One of those newly identified genes, called CD33, appears to be responsible for a failure of the body to eliminate as many amyloid plaques as it should. And indeed, scientists have long believed that the amyloid plaques—and more specifically, their building up to toxic levels—likely plays a key role in the degradation of neurons in the brain.

Genetics of Early-Onset AD

Genetic studies of families with a history of early-onset AD have identified mutations in three different genes: APP (on chromosome 21), PSEN-1 (on chromosome 14), and PSEN-2 (on chromosome 1).

These genes are thought to be responsible for the rare form of AD that afflicts men and women starting in their early 30s or 40s.
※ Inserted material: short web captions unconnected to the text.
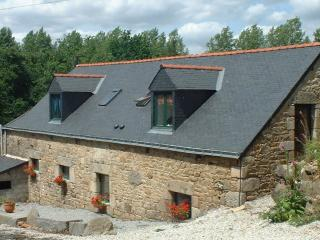 Nice Gite with Internet Access and Satellite Or Cable TV - Langoëlan vacation rentals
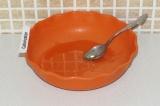 Шаг 1. Растопить мед на водяной бане.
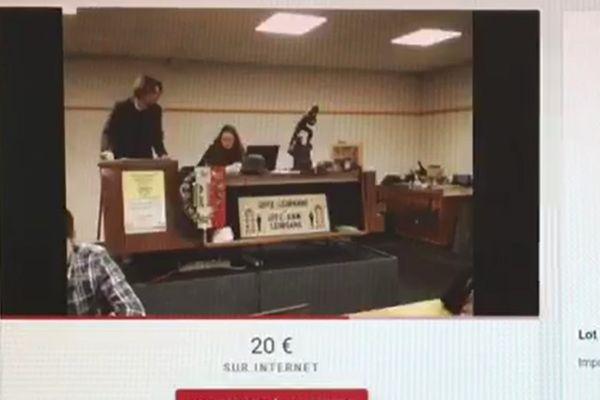 Les objets incriminés faisaient partie des lots proposés lors de cette vente qui a eu lieu au Mans ce samedi.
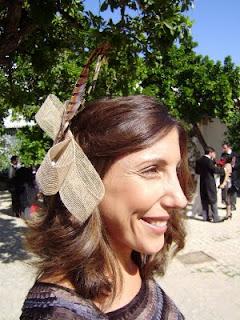 Inma y su lazo con pluma de faisán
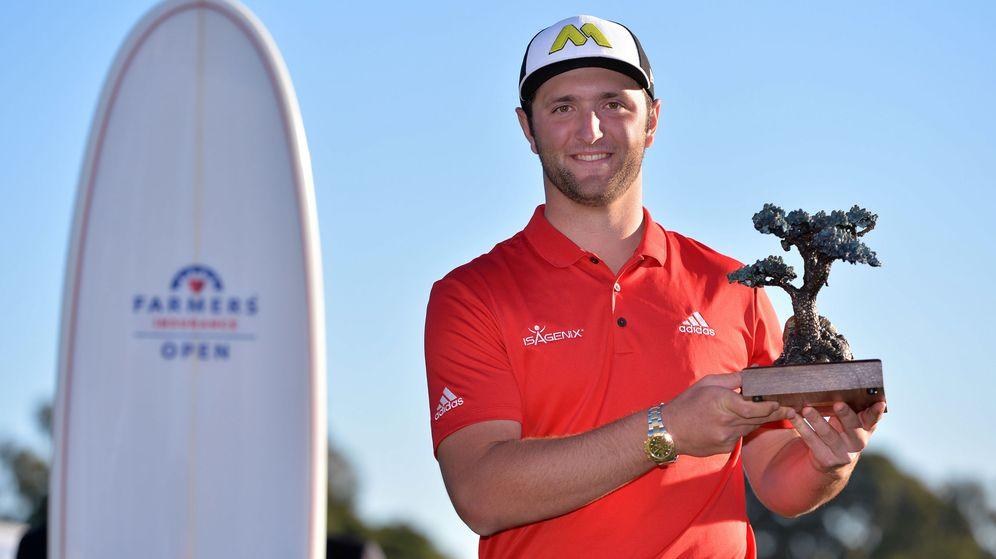 Foto: El golfista español Jon Rahm celebra su victoria en el Farmers Insurance Open de San Diego (Reuters).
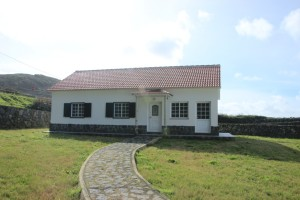 House to rent in Flores Island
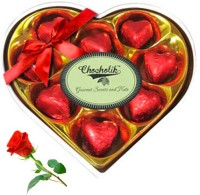 Chocholik Valentine Day Gift - 9Pc Crimson Love Chocolates With Red Rose Artificial Flower Gift Set best price on Flipkart @ Rs. 748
These defective genes are believed to be involved in the production and processing of the amyloid protein that forms the characteristic amyloid plaques (in addition to neurofibrillary tangles), which are the hallmarks of AD. These mutated genes do not play a role in the more common late-onset AD.

Of note, less than one out every 1000 cases of Alzheimer’s disease is the early-onset type. However, approximately 50 percent of the individuals who had a parent with early-onset AD will likely inherit the genetic mutation and will develop the disease. For those young individuals where neither parent had early-onset AD, research has found that usually a second-degree relative (e.g., an uncle, aunt, and/or grandparent) has or had early-onset AD.